January 9, 2026
Vibes vs. bytes: choose chaos
AI Zealotry
Senior dev calls AI 'more fun'—comments cry junk, lost craft, and Big Tech power grabs
TLDR: A senior engineer says AI makes coding more enjoyable and efficient, advocating “vibe coding” with tools like Claude Code. The community clapped back: critics call AI output junk, fear automation erasing craft, and warn it boosts Big Tech power at society’s expense, making this shift both tempting and troubling.

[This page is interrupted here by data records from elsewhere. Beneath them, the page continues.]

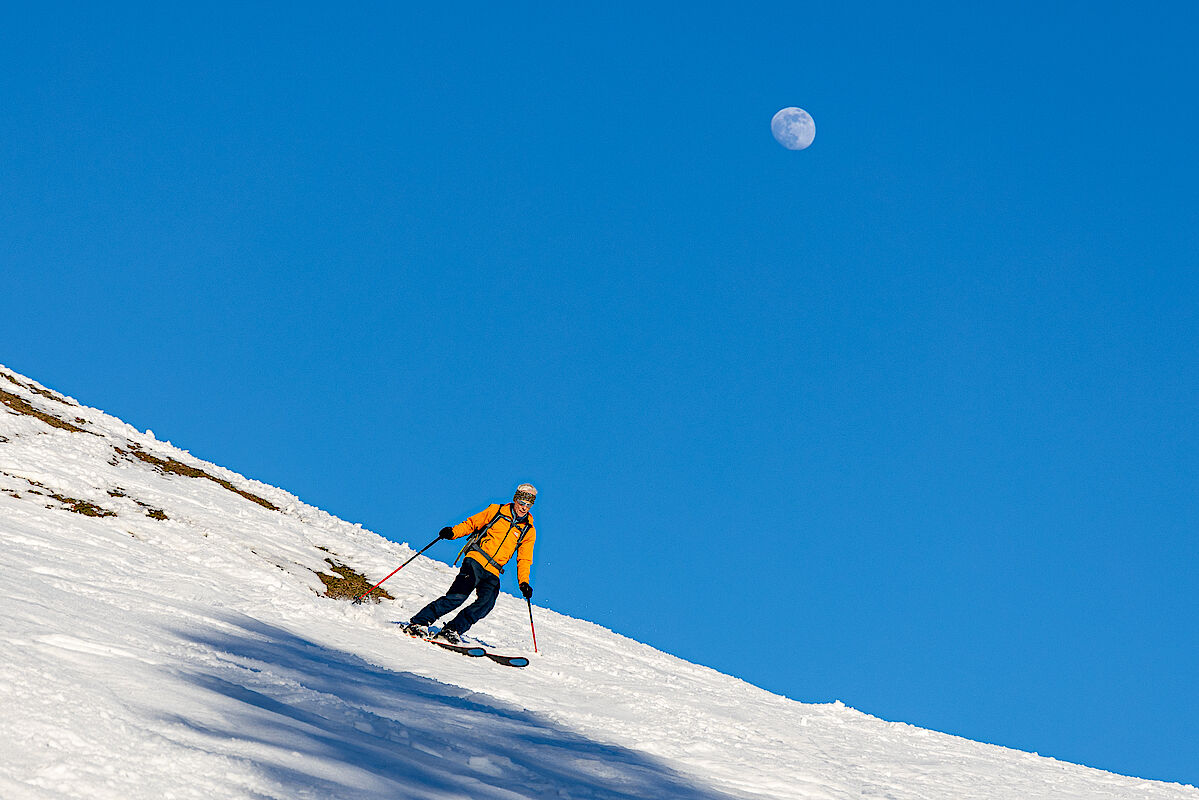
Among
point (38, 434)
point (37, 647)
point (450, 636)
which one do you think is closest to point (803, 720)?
point (450, 636)

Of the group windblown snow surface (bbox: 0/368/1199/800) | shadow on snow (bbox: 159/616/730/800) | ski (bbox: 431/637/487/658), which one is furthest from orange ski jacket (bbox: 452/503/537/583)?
shadow on snow (bbox: 159/616/730/800)

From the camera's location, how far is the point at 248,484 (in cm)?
2439

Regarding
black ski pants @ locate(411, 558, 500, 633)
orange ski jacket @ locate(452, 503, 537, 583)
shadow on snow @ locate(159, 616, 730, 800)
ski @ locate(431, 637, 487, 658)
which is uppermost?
orange ski jacket @ locate(452, 503, 537, 583)

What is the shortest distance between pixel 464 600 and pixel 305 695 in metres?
6.20

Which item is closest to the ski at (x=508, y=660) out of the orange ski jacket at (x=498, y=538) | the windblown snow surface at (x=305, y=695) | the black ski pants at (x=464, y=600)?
the windblown snow surface at (x=305, y=695)

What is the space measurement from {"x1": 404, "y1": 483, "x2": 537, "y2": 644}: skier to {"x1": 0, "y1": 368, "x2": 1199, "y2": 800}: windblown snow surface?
22.3 inches

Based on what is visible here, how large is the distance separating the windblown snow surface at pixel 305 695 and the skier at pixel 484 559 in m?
0.57

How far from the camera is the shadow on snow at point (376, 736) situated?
4.57m

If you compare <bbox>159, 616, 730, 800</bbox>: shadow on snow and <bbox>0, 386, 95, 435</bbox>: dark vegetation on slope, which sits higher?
<bbox>0, 386, 95, 435</bbox>: dark vegetation on slope

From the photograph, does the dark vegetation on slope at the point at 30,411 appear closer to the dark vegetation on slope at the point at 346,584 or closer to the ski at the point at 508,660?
the dark vegetation on slope at the point at 346,584

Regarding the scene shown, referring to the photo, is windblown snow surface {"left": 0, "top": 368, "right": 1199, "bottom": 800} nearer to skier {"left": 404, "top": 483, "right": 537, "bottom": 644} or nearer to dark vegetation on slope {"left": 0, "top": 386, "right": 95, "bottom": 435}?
dark vegetation on slope {"left": 0, "top": 386, "right": 95, "bottom": 435}

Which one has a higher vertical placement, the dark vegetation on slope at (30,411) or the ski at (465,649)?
the dark vegetation on slope at (30,411)

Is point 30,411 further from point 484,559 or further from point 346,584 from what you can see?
point 484,559

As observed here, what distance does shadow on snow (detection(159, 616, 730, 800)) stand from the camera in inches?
180
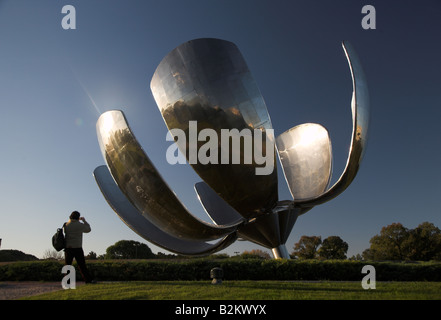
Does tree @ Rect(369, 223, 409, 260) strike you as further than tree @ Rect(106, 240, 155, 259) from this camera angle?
Yes

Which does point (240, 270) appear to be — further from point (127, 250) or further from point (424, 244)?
point (424, 244)

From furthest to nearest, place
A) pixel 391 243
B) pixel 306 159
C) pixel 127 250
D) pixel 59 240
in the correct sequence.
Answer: pixel 391 243, pixel 127 250, pixel 306 159, pixel 59 240

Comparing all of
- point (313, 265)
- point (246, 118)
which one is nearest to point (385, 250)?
A: point (313, 265)

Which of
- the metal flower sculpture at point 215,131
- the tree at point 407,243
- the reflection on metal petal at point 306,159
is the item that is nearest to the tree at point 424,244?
the tree at point 407,243

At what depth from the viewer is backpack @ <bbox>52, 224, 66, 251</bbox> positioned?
234 inches

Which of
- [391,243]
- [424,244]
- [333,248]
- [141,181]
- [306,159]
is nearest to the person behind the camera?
[141,181]

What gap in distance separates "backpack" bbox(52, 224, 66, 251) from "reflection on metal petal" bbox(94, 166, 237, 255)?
2.14 metres

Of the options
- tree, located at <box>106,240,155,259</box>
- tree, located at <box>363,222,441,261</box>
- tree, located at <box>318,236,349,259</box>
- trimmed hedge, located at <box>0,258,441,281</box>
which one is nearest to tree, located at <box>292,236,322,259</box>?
tree, located at <box>318,236,349,259</box>

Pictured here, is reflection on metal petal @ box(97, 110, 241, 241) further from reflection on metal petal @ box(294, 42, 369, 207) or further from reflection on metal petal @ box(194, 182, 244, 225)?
reflection on metal petal @ box(194, 182, 244, 225)

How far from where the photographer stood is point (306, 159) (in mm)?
9484

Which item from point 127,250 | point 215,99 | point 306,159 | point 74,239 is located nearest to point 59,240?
point 74,239

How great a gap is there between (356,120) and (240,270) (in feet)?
18.3

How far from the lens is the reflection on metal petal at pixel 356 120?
21.6 feet
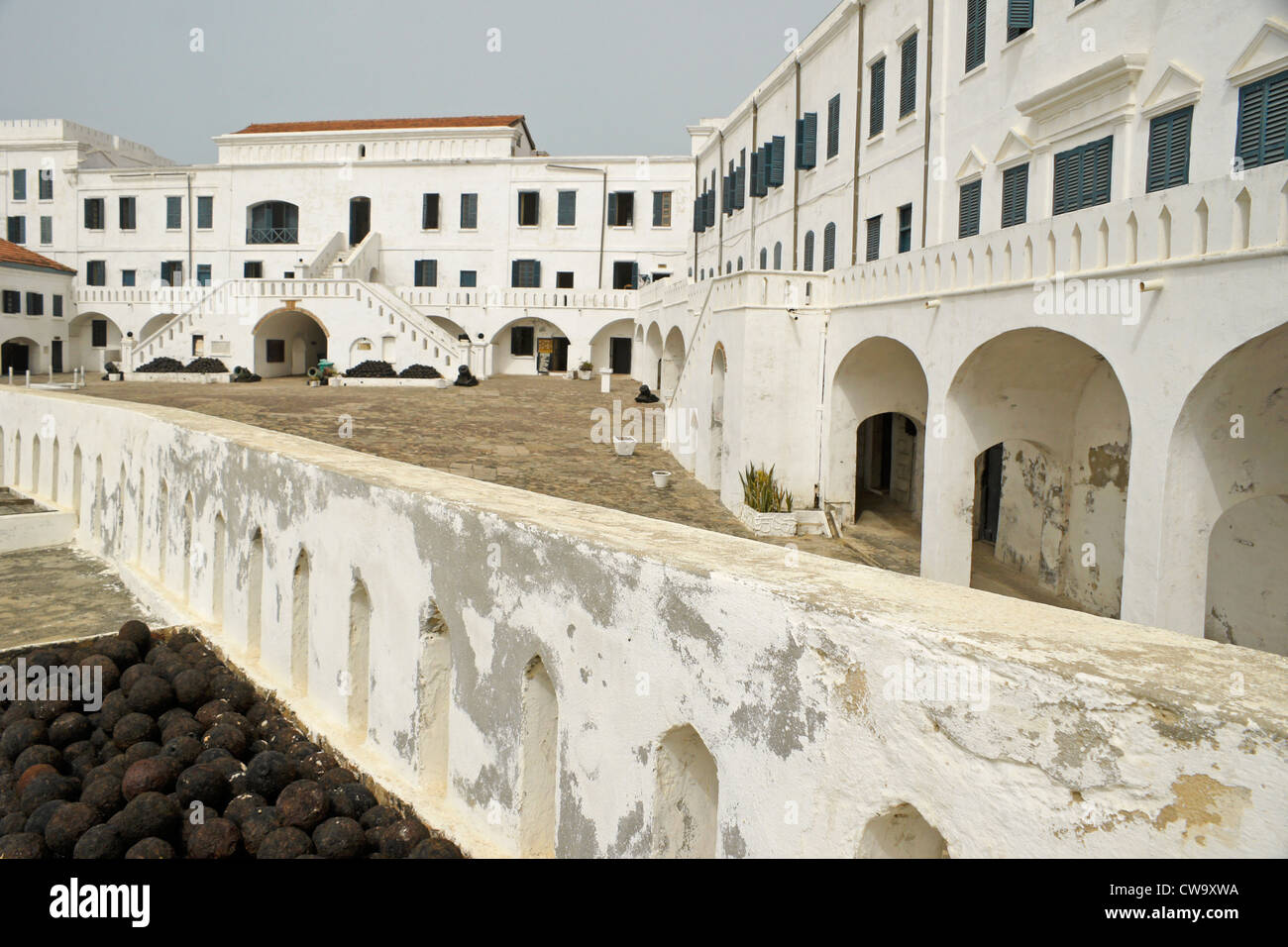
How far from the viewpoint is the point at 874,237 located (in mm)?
21109

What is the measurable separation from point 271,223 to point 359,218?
14.6 ft

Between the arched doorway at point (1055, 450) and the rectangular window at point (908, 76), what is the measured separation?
25.1ft

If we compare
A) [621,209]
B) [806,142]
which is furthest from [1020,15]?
[621,209]

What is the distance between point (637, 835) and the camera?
393 centimetres

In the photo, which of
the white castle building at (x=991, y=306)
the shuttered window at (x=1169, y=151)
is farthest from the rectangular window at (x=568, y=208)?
the shuttered window at (x=1169, y=151)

A seasoned engineer posted AI Zealotry, insisting that using AI tools like Claude Code makes coding more fun: more thinking and writing, less “wrestling the computer.” He champions “vibe coding” (loosely exploring with AI), climbing the “abstraction ladder,” and using “Hooks” to stop mindlessly clicking “yes, allow.” The author admits downsides, but argues it’s like when we stopped writing assembly code by hand—trade some depth, gain a lot of speed. The comments? Absolute fireworks. One skeptic mocked the fun claim with a painter’s analogy: loving art but hating the brush. Another dropped a meme-level bullet list—“LLMs generate junk / LLMs generate a lot of junk”—calling out large language models (AI that generates text) for messy output. A third pushed back hard on the idea that zoomed-in coding skill is “obsolete,” pointing to ongoing mistakes and AI limits. The debate split between “AI as power tool for pros” and “AI as shortcut that erases craft.” One commenter warned this thinking leads to a future where writing and reading code is “entirely automated.” Then came the big-picture gut punch: AI dev might be easier, but it’s making people less free while supercharging Big Tech. Meanwhile, jokes flew about agents forgetting your CLAUDE.md like a gym routine and “pressing allow to your soul.” Spicy, chaotic, addictive.
Key Points
- •The author, a senior engineer, finds AI development more enjoyable and faster, enabling work in areas like frontend.
- •They acknowledge concerns: LLMs can generate junk, manual coding builds understanding, reviewing correctness is the bottleneck, and workflows can feel dehumanizing.
- •The transition to AI-assisted coding is compared to moving from hand-written assembly to using compilers like gcc, with trade-offs in understanding vs. productivity.
- •A key strategy is minimizing interruptions and automating simple tasks to climb the abstraction hierarchy and gain leverage.
- •Practical tip: use Hooks in Claude Code to enforce instructions (e.g., running tests with “uv run pytest tests”) since files like CLAUDE.md/AGENTS.md are often ignored.